> Exercise requirements: Copy the data below word for word. Start at the line that contains "The image at" and stop after the line that contains "Looking upon this".

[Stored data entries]

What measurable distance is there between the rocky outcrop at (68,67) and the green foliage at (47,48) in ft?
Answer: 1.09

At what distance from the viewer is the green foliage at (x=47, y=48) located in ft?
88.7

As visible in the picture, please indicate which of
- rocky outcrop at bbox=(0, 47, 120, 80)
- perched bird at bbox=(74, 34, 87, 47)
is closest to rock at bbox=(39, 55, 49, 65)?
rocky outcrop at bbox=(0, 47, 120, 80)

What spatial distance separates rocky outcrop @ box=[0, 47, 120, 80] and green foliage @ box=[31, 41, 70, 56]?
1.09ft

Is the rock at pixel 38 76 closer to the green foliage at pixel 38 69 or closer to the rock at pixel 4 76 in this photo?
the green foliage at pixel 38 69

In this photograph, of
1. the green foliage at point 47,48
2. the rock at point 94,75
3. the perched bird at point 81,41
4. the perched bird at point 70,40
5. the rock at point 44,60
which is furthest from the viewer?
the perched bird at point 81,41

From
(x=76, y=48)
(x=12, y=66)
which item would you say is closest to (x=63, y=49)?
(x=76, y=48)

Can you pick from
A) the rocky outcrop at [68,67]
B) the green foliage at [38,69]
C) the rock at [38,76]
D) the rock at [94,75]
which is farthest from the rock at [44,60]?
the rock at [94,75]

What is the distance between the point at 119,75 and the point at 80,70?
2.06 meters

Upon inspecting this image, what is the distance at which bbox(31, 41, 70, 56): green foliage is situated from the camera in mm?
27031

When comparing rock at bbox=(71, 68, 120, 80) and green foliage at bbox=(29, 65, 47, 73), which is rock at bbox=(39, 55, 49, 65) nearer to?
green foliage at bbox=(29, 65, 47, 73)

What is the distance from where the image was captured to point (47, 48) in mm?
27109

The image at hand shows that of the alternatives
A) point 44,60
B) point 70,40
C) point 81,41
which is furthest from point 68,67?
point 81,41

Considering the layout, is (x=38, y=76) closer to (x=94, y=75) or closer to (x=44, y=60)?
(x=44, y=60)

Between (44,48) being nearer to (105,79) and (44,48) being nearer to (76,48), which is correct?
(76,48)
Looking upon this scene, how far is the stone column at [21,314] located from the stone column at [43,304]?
...
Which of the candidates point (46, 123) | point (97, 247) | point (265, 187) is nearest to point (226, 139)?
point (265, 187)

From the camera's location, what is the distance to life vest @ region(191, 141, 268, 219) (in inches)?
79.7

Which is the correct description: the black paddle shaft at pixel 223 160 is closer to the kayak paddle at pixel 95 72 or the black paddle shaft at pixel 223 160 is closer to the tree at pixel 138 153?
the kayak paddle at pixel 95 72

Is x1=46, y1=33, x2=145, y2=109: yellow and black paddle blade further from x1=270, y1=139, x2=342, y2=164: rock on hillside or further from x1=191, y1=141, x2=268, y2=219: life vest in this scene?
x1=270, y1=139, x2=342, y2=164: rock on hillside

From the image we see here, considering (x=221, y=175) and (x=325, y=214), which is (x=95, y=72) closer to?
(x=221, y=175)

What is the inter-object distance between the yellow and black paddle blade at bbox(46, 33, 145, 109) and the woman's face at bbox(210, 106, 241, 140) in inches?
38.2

> Full answer:
The image at hand shows that of the alternatives
A) point 44,60
B) point 70,40
C) point 81,41
which is furthest from point 68,67?
point 81,41

Considering the layout, is (x=38, y=76) closer to (x=94, y=75) or closer to (x=44, y=60)?
(x=44, y=60)

Between (44,48) being nearer to (105,79) and (44,48) being nearer to (76,48), which is correct?
(76,48)
Looking upon this scene, how far is the stone column at [21,314] located from the stone column at [43,304]?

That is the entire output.